Opera hates my web font

Opera hates my web font.

So I’ve wanted to use a condensed, bold Franklin typeface for my site’s headlines since, well, forever. So I bought Fontspring’s fine Franklin Gothic FS Demi Condensed and licensed it for @font-face use for a mere $2.99, an incomparable value.

It looks great in Safari, Chrome, and Firefox, but not so nice in the latest version of Opera, where it resembles the inside-out test monkey in Cronenberg’s “The Fly.” (Okay, okay, it looks like a ransom note, but the monkey simile was more picturesque.)

And this, my friends, is why Typekit exists. Because even when you find a great font that’s optimized for screen display and can be licensed for CSS @font-face use, guess what? There is almost always some glitch or bug somewhere. And Typekit almost always seems to find and work around these bugs. It’s the kind of grueling task designers hate dealing with, and Typekit’s team loves solving.

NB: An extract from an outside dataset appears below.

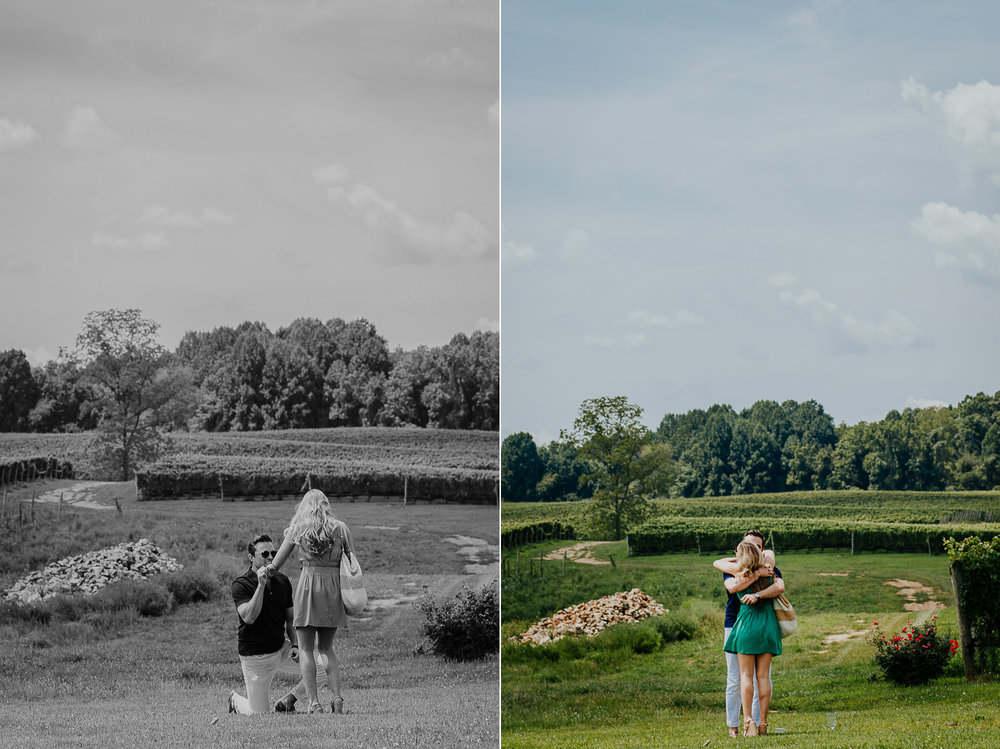 004-stone_bridge_winery_engagement_proposal.jpg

If this were a client site, I’d switch to Typekit, or try licensing a different vendor’s Franklin, or (if neither of those options proved satisfactory) dump web fonts altogether and use Helvetica backed by Arial instead. But as this is zeldman.com, I’d rather nudge my friends at Opera to look into the problem and fix it. This will make browsing zeldman.com in Opera a somewhat weird experience, but hopefully it will help all Opera users in the long run.

Implementation Notes and Details

  • I haven’t made an SVG version yet, so the web fonts don’t work in iPhone or iPad.
  • iPhone and iPad see normal weight Helvetica instead of bold Helvetica, because if I leave “font-weight: bold” in the CSS declaration, Firefox double-bolds the font. This is not smart of Firefox. Fixed via technique below.
  • In order to match the impact of the previous Helvetica/Arial bold, I boosted the font-size from 25px to 32px. (This also helps smooth the font. Web fonts need more help in this regard than system fonts.)
  • Camino ignores @font-face and supports the first system font in the font stack, Helvetica Neue (correctly styled bold).

Update: Problem solved. See Opera Loves My Web Font.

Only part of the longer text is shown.